Caste and gender are the two fundamental axes of social inequality in India. Our chosen places are still talked about in hushed whispers or given looks of disdain by some, but the impact they leave outdoes the cowardice of the meek minded. They cater vastly different subjects and vary vastly in size and appearance too. But they both target to break down the barriers of inequality and injustice in our minds, offer a ray of hope for a warm, humane and secular state.
We began writing this essay with a greed of expanding our knowledge of writing, spaces and of course our chosen course of study, architecture. But these places taught us more than we could ask for. Travelling with a purpose added a whole new dimension to our mind, entering colonies and crossing streets to question the locales filled us with zeal and brazenness, spending hours on places we merely passed by developed a peculiar fondness for the spaces.

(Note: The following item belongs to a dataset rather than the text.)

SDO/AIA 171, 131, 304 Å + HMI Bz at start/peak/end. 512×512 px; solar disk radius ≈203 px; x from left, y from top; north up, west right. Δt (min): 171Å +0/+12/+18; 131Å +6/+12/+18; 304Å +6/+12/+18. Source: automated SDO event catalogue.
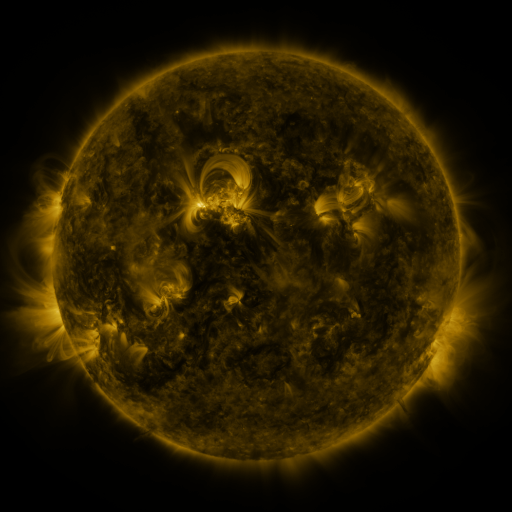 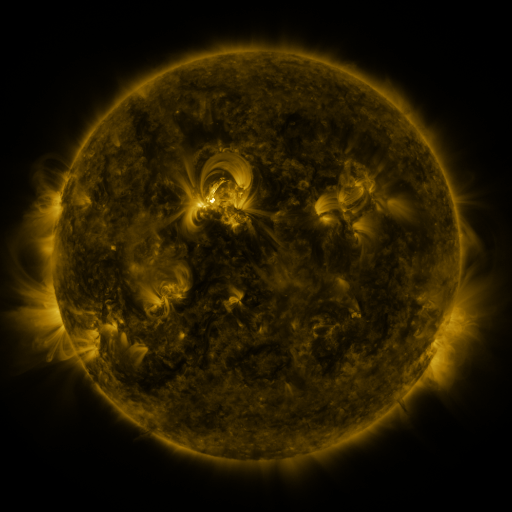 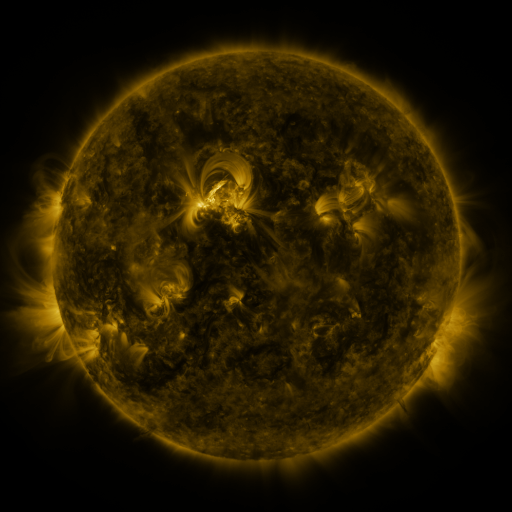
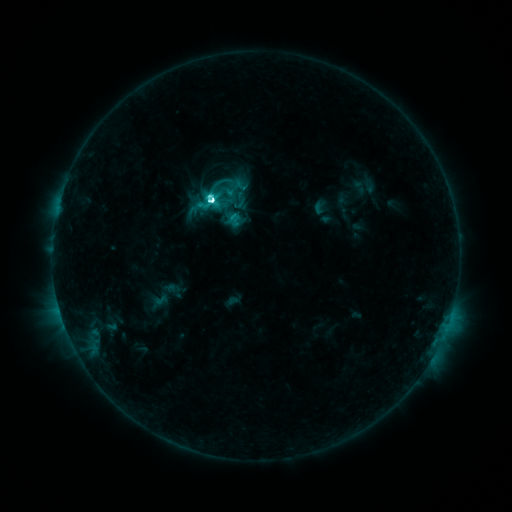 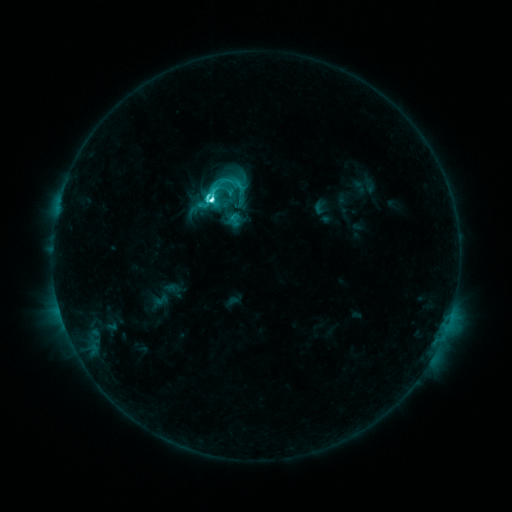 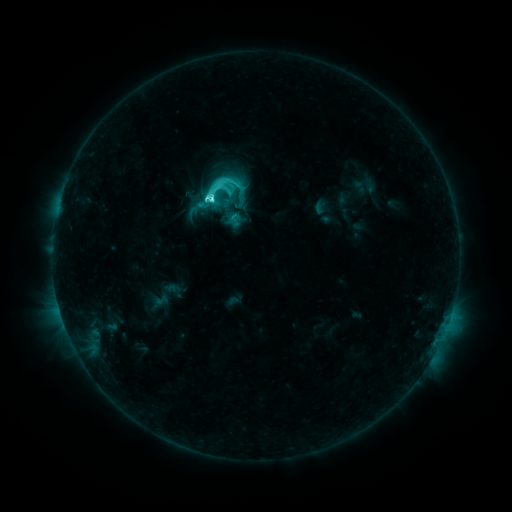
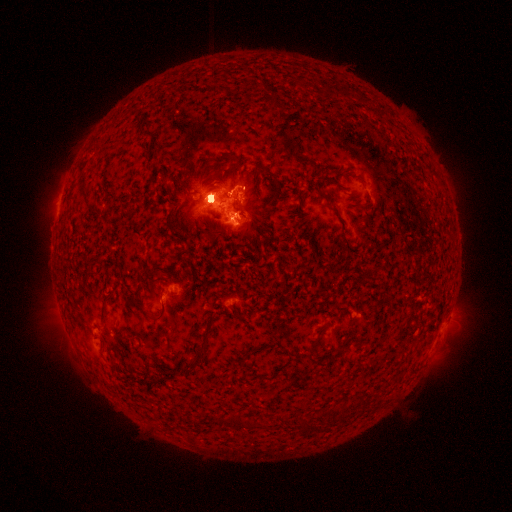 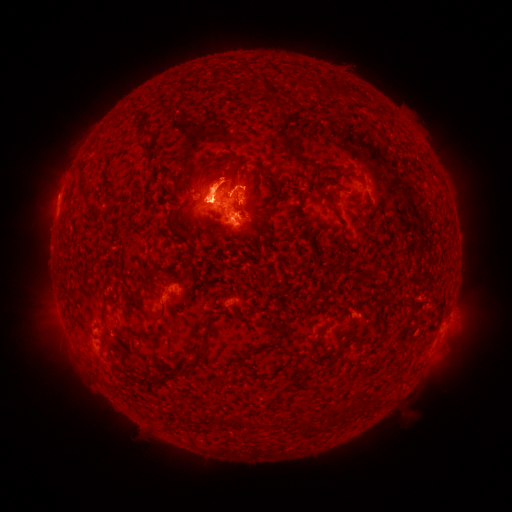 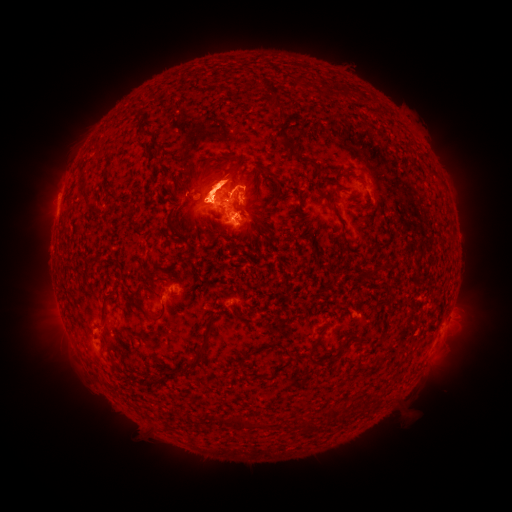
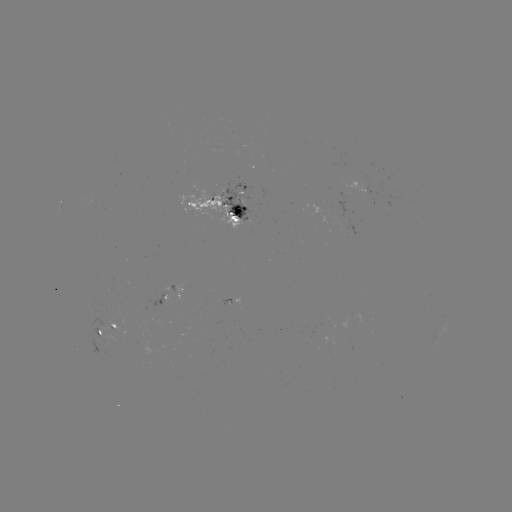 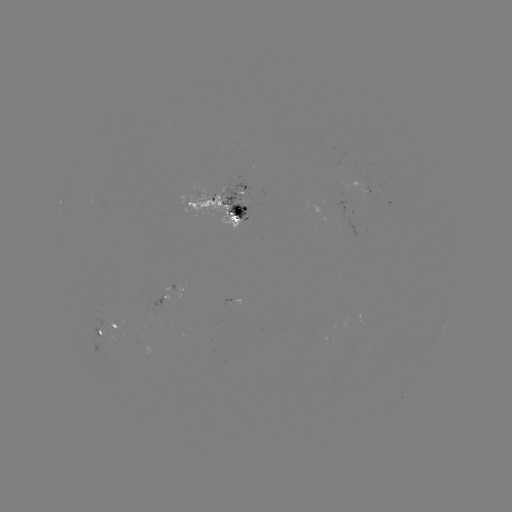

The initiation of the transgender toilet taught us the importance of small gestures, the unifying spirit of Bhojshala taught us that we’re one among many and we all belong together. As future architects we hope to design likewise spaces, to construct not just awe-striking buildings but affection-inducing public arenas. After all, it's not the tall, beautiful buildings that are written down in history as architectural landmarks but the questionable, intriguing premises that bring about large movements in humanity.
“You're Basharat Mandal, the son of a Muslim mother brought up by a Hindu guardian. Identity crisis has run in your veins just as long as your blood has, but you feel hope bubbling down in the pit of your stomach. The hope of getting rid of the crisis before blood leaves your system.”